Getting from Here to There
As with everything we do at Stitch Fix, we ask ourselves how we can approach this unsharing problem incrementally.
Here are our steps:
- First, we introduce a service interface, whose implementation simply directly accesses the table(s) in the shared database. We make sure that that service interface contains operations that are semantically meaningful to the caller, rather than being just a CRUD API.
- We refactor code that uses the table(s) to run all access to the table(s) through that interface. For tables that are joined in other queries, this involves some non-trivial effort sorting out what to do with those queries. Now all access to the table(s) is through the service interface, but that interface is inline in the applications.
- We now write a remote service (using our open-sourced stitches service framework), and replace the implementation of the service interface with a call to the remote service. Now all access to the table(s) is via the remote service, but the table(s) still live in the shared database.
- Last, we migrate the table(s) from the shared database into a private database for the service, and update the service implementation to read and write to its private database. Now the data is encapsulated inside the service, and we are done.
- Rinse and repeat
Why Didn’t We Just Start There?
Why did we even do this? More specifically, why didn’t we partition the database from the very beginning? The honest answer is that it would have been absolutely the wrong thing to do. In the early stages, we should (and did) prioritize validating our business model and making sure we found a product-market fit. Even as we were growing, we prioritized delighting our early customers and rapidly iterating on our product offering over engineering for a future scale that may never have come. The opportunity cost of over-engineering early on is too high. Far better to spend our scarce time and resources concentrating on solving near-term problems rather than problems that might only occur in a year or two.
Now that we have achieved a scale where the shared database is a pain point, it makes sense to invest in unsharing it.
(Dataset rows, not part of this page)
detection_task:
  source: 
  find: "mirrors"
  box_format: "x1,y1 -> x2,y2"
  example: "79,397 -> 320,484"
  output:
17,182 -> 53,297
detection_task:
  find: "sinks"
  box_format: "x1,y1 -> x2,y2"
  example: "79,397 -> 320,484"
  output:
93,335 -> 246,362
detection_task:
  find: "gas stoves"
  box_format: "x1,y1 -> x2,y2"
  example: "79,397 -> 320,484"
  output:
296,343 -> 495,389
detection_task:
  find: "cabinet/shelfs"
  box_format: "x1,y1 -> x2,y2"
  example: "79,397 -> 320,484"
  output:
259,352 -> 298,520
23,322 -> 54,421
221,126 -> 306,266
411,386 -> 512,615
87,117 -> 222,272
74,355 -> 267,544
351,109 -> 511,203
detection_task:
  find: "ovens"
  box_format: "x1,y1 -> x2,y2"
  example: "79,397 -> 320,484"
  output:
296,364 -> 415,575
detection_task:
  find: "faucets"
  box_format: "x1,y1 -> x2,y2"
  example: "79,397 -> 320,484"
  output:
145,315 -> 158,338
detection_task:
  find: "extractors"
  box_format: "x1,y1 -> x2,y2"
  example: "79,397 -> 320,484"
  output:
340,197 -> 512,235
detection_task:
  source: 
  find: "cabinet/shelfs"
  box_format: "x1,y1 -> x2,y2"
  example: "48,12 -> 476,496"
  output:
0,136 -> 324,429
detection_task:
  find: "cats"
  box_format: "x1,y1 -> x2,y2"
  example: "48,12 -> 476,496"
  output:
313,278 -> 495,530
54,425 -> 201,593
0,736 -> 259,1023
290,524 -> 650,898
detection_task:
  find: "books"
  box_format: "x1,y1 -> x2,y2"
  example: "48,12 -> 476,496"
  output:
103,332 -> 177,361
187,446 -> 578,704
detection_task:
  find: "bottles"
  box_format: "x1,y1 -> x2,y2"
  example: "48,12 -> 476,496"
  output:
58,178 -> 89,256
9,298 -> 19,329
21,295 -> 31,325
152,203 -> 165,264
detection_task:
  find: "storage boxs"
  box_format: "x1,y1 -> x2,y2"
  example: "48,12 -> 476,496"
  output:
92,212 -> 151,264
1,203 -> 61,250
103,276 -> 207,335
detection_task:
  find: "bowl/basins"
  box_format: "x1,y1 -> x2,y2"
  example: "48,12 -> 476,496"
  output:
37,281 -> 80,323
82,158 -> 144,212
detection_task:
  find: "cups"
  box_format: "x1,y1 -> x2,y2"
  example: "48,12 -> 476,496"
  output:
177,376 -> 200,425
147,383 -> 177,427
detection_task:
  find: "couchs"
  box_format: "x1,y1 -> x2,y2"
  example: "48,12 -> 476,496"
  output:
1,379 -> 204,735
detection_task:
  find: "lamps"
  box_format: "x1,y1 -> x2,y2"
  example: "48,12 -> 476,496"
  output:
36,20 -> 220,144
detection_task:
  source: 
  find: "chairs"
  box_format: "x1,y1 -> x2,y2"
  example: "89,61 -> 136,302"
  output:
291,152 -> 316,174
It is worth pointing out that rearchitecting or reengineering a system is almost always a sign of success, not a sign of failure. It is not so much that you have to rearchitect as that you get to rearchitect. It means that you have reached a scale where your earlier choices no longer work, and that people actually care about the product you provide. Or, as I like to say, if you don’t end up regretting your early technology decisions, you probably over-engineered!